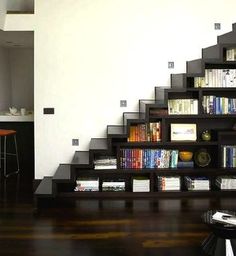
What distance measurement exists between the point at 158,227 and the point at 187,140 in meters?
1.69

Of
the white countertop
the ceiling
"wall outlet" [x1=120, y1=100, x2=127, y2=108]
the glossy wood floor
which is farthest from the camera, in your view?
the white countertop

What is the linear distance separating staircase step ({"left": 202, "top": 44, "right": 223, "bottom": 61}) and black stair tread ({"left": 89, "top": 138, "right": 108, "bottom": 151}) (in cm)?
193

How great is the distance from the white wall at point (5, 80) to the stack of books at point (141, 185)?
3645 millimetres

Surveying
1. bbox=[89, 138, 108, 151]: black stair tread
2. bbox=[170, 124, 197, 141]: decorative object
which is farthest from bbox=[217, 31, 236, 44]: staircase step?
bbox=[89, 138, 108, 151]: black stair tread

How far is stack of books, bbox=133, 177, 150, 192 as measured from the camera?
5.09 metres

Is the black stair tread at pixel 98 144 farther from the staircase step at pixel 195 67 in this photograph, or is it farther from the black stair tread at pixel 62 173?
the staircase step at pixel 195 67

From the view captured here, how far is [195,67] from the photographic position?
5055 mm

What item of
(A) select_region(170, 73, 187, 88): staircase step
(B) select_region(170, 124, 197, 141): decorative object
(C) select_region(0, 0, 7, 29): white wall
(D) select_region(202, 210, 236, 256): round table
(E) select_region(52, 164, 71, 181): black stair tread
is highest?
(C) select_region(0, 0, 7, 29): white wall

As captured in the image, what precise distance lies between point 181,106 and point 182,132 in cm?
38

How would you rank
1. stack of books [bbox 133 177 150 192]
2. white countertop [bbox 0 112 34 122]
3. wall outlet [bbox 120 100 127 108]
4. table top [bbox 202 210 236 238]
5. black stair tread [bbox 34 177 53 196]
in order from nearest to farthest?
table top [bbox 202 210 236 238] < black stair tread [bbox 34 177 53 196] < stack of books [bbox 133 177 150 192] < wall outlet [bbox 120 100 127 108] < white countertop [bbox 0 112 34 122]

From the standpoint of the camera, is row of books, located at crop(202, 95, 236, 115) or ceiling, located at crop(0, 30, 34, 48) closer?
row of books, located at crop(202, 95, 236, 115)

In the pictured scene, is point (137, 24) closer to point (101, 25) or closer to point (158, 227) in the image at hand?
point (101, 25)

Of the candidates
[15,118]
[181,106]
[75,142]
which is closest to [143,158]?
Result: [181,106]

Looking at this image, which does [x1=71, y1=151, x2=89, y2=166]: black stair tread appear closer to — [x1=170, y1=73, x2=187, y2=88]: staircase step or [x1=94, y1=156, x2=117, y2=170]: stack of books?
[x1=94, y1=156, x2=117, y2=170]: stack of books
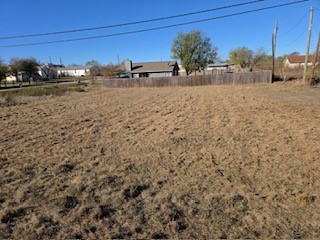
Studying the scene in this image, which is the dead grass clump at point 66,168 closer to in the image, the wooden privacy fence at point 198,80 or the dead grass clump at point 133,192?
the dead grass clump at point 133,192

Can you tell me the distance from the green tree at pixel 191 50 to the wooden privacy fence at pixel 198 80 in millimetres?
16817

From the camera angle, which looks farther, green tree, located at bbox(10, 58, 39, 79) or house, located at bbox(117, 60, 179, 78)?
green tree, located at bbox(10, 58, 39, 79)

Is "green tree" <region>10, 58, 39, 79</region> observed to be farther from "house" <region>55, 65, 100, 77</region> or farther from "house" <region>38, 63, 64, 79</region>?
"house" <region>55, 65, 100, 77</region>

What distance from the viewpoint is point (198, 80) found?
90.8ft

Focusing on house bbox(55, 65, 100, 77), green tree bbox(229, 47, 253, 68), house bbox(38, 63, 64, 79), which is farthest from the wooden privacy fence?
house bbox(55, 65, 100, 77)

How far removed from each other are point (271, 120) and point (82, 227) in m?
7.61

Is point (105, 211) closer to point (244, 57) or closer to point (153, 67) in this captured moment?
point (153, 67)

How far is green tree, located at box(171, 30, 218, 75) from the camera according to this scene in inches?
1718

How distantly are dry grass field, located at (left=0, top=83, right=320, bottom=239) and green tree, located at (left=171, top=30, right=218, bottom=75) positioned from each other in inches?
1467

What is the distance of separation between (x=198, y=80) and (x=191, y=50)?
59.7ft

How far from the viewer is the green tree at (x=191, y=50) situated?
4362cm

------------------------------------------------------------------------

_WHAT TO WORK ON_.
Would you give again, word for word, every line from the one with "What distance from" through the final line of the listing above?

_EXERCISE RESULT_.
What distance from the viewpoint is point (198, 80) found?
90.8ft

Focusing on house bbox(55, 65, 100, 77), green tree bbox(229, 47, 253, 68), house bbox(38, 63, 64, 79), which is farthest from the wooden privacy fence?
house bbox(55, 65, 100, 77)

How far removed from each other are point (271, 120) and point (82, 227) in m?
7.61

Is point (105, 211) closer to point (244, 57) or closer to point (153, 67) in this captured moment?
point (153, 67)

How far is green tree, located at box(171, 30, 218, 75) from the camera according to this scene in inches?
1718

How distantly are dry grass field, located at (left=0, top=83, right=320, bottom=239) and green tree, located at (left=171, top=30, right=218, bottom=75) positioned from each other in inches?
1467

What is the distance of separation between (x=198, y=80) and (x=191, y=50)?
59.7ft

How far from the viewer is the green tree at (x=191, y=50) situated?
4362cm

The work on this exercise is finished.